La musique anglaise du début du XXe siècle est surtout connue grâce aux noms d’Edward Elgar, Ralph Vaughan Williams et William Walton. La violoniste Geneviève Laurenceau, super soliste de l’Orchestre du Capitole de Toulouse, nous offre un beau portrait musical de cette période musicale en allant puiser chez quelques-uns de ces grands noms, mais également dans des répertoires largement inexplorés.

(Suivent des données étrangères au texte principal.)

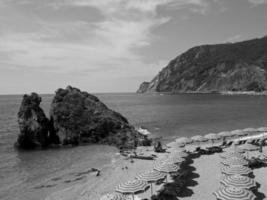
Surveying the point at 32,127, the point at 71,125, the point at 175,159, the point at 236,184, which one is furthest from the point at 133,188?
the point at 32,127

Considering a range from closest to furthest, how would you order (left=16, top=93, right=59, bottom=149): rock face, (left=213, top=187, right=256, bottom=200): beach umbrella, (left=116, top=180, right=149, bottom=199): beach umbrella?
(left=213, top=187, right=256, bottom=200): beach umbrella
(left=116, top=180, right=149, bottom=199): beach umbrella
(left=16, top=93, right=59, bottom=149): rock face

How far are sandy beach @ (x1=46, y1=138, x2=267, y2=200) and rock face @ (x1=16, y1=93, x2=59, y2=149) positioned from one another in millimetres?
15979

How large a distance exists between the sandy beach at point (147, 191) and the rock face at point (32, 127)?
52.4 feet

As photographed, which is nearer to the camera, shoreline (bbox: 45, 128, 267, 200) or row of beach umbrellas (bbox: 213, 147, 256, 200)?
row of beach umbrellas (bbox: 213, 147, 256, 200)

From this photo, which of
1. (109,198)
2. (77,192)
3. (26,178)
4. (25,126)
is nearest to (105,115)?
(25,126)

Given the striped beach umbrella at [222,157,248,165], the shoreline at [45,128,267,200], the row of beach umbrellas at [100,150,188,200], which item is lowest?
the shoreline at [45,128,267,200]

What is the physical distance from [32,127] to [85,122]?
7808mm

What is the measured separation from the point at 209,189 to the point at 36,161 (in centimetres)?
2063

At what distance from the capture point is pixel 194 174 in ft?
71.4

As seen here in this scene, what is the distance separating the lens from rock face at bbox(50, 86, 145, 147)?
39031 mm

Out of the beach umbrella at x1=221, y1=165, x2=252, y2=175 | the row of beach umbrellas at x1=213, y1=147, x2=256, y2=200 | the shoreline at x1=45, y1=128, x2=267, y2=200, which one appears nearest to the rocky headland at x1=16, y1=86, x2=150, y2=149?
the shoreline at x1=45, y1=128, x2=267, y2=200

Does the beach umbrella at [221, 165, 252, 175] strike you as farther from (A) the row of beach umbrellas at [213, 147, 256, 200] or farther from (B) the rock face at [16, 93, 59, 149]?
(B) the rock face at [16, 93, 59, 149]

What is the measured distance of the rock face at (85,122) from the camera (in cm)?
3903

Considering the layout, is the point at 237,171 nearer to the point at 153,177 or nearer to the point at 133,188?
the point at 153,177
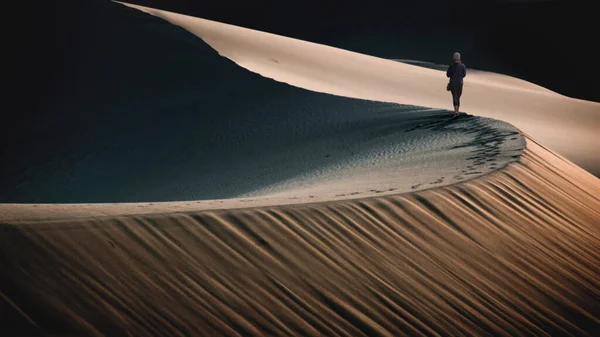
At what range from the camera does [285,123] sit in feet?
56.3

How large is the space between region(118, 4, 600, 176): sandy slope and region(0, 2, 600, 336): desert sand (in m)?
9.49

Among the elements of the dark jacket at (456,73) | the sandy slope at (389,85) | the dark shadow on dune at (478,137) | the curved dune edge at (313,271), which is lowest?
the curved dune edge at (313,271)

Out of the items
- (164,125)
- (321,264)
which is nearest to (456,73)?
(321,264)

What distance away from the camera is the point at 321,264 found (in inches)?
284

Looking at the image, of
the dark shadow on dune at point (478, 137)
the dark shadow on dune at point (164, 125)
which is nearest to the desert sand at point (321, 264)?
the dark shadow on dune at point (478, 137)

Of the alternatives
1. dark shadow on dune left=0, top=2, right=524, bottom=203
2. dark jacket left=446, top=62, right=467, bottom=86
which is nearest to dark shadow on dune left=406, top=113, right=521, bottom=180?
dark shadow on dune left=0, top=2, right=524, bottom=203

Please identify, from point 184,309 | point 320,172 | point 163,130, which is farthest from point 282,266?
point 163,130

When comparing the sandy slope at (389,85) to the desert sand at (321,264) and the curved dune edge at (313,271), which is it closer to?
the desert sand at (321,264)

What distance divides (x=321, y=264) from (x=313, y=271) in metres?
0.14

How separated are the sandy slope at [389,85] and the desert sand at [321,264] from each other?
31.1 feet

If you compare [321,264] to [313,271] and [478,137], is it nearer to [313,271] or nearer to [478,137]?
[313,271]

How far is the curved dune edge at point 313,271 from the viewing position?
6062mm

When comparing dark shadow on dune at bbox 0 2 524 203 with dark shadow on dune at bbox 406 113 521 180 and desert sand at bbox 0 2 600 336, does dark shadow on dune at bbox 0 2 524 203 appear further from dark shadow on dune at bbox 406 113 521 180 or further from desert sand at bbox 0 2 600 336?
desert sand at bbox 0 2 600 336

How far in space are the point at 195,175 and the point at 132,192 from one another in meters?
1.03
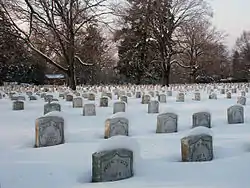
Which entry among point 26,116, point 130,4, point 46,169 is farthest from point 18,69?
point 46,169

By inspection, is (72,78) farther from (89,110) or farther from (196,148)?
(196,148)

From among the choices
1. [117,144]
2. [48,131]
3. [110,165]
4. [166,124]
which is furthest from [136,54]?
[110,165]

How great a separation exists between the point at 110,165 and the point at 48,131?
2333mm

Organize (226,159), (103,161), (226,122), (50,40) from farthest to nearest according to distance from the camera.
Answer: (50,40) < (226,122) < (226,159) < (103,161)

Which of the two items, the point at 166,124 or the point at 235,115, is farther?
the point at 235,115

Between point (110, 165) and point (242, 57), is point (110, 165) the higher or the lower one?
the lower one

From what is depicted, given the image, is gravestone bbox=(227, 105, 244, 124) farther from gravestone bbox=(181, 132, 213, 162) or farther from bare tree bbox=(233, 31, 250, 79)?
bare tree bbox=(233, 31, 250, 79)

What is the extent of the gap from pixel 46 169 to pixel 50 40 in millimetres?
20351

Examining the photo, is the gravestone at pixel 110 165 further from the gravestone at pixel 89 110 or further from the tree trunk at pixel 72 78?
the tree trunk at pixel 72 78

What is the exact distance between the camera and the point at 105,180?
4.93m

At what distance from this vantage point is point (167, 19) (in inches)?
1287

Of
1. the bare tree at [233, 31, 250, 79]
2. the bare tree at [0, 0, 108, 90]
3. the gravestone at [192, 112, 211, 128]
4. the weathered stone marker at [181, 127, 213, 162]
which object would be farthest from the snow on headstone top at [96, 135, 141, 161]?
the bare tree at [233, 31, 250, 79]

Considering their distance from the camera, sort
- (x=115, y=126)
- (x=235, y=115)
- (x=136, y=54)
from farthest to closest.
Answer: (x=136, y=54) → (x=235, y=115) → (x=115, y=126)

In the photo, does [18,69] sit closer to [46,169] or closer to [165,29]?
[165,29]
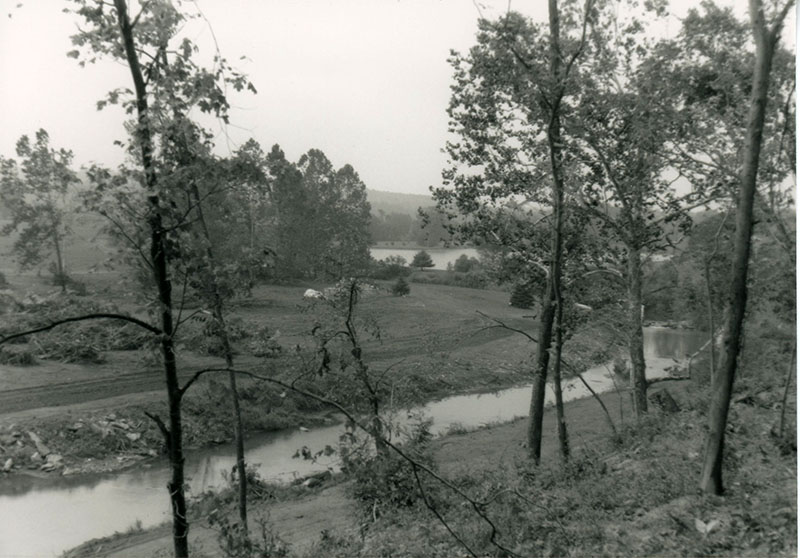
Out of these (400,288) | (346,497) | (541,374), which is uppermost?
(400,288)

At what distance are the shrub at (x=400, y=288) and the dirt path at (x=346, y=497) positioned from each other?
5.86 meters

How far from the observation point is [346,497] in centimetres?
1267

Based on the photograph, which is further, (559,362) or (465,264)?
(465,264)

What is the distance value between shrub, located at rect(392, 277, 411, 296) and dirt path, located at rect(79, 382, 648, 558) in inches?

Et en premier lieu celui de Guirne Creith, compositrice oubliée, mais dont le Concerto pour violon en sol mineur, son unique œuvre survivante, est une totale révélation. On comprend la passion avec laquelle Geneviève Laurenceau entend défendre cette partition mystérieuse, pleine de passion. Enfant prodige, pianiste, compositrice et pédagogue reconnue en son temps, Guirne Creith a malheureusement vu sa vie bouleversée par un accident en 1952, mettant fin brutalement à sa carrière de concertiste. A 45 ans, Guirne Creith commença un nouveau chapitre de son existence en devenant écrivaine, peintre et… oenologue de réputation internationale. Composé en 1936, mais redécouvert seulement après sa mort en 1996, son Concerto pour violon est une œuvre savoureuse et « enivrante », « vaste et verdoyante comme une vallée du Yorkshire« , comme l’écrit joliment Geneviève Laurenceau dans le livret de son disque. Dans ce concerto encore très romantique, il y a là en effet les envolées lyriques dignes du célèbre Concerto d’Elgar, les saveurs champêtres et bucoliques des poèmes symphoniques d’Arnold Bax (1883-1953) ou Frederick Delius (1862-1934), autres maîtres du symphonisme britannique. Sans éviter parfois quelques bavardages virtuoses, le Concerto de Guirne Creith reste une œuvre merveilleusement orchestrée, pleine d’élans lumineux où l’archet gourmand et l’aigu souverain de Geneviève Laurenceau peuvent s’exprimer avec générosité, parfaitement soutenu par l’excellent Orchestre de Picardie sous la baguette de David Niemann. Le Concerto de Guirne Greith est évidemment le plat de résistance de cet album. Mais Geneviève Laurenceau nous propose d’autres friandises, avec un florilège de pièces pour violon et piano d’Edward Elgar, Rebecca Clarke (1886-1979) et William Walton.
Pièces de salon ou bis de concert, ces « Chanson de matin« , « Midsummer Moon » et autres « Lullaby » ne doivent cependant pas être négligées. Geneviève Laurenceau et son complice, le pianiste Jean-Frédéric Neuburger, savent rendre toute la saveur et la poésie de ces compositions. Que ce soit la tendresse d’Elgar, l’inquiétude de Clarke ou la nostalgie de Walton, ces piécettes sont autant de douceurs à déguster avec la même générosité que leurs interprètes.